### To do
Nothing outside the range is wanted. Repeat exactly the lines below from the one with "Des meubles en" through the one with "Paul Littlefield, 9, of".

### Data to use
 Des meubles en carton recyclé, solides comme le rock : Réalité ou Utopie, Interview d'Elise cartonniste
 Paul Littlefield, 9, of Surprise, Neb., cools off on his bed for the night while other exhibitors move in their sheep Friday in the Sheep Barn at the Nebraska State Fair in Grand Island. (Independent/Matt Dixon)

---

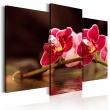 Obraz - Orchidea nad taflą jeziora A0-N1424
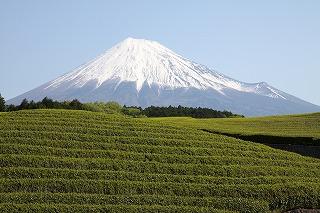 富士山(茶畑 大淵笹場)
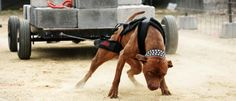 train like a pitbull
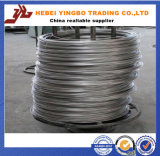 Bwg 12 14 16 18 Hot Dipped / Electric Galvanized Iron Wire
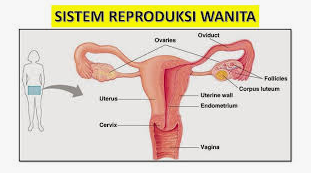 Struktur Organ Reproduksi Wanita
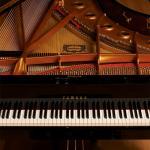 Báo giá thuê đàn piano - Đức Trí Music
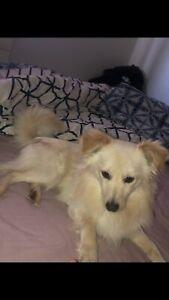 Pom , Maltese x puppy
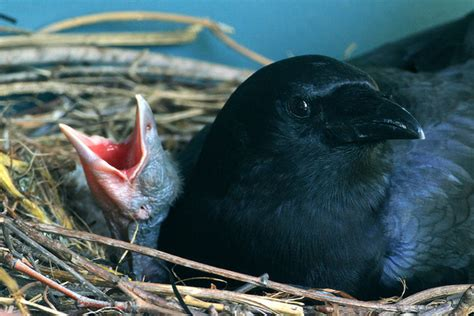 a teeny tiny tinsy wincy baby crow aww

--

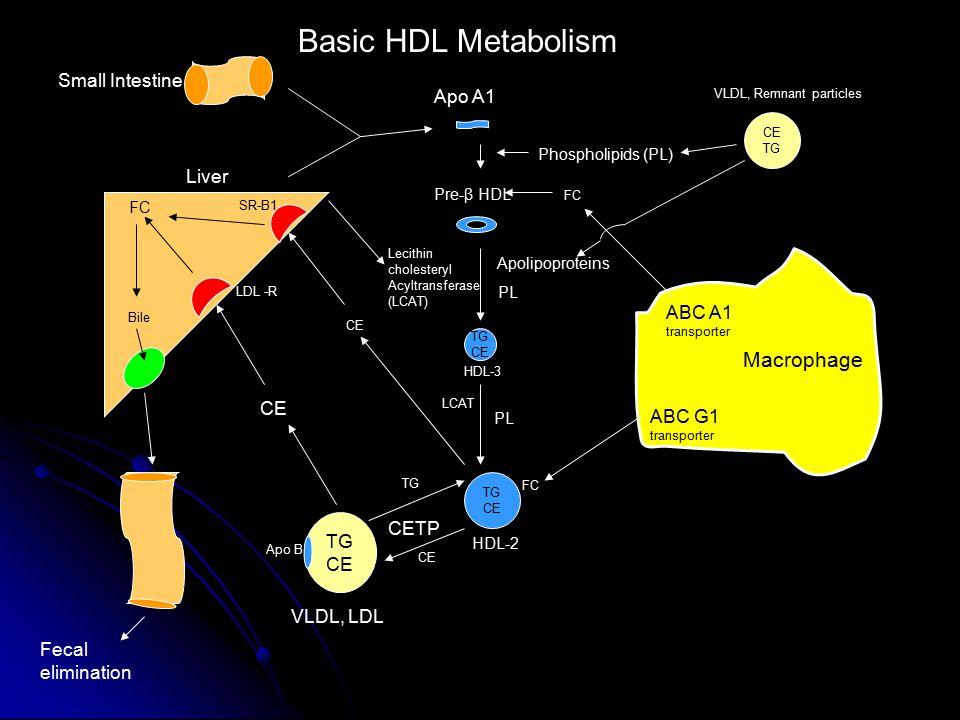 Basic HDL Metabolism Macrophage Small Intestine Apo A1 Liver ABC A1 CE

### Task solution
 Des meubles en carton recyclé, solides comme le rock : Réalité ou Utopie, Interview d'Elise cartonniste
 Paul Littlefield, 9, of Surprise, Neb., cools off on his bed for the night while other exhibitors move in their sheep Friday in the Sheep Barn at the Nebraska State Fair in Grand Island. (Independent/Matt Dixon)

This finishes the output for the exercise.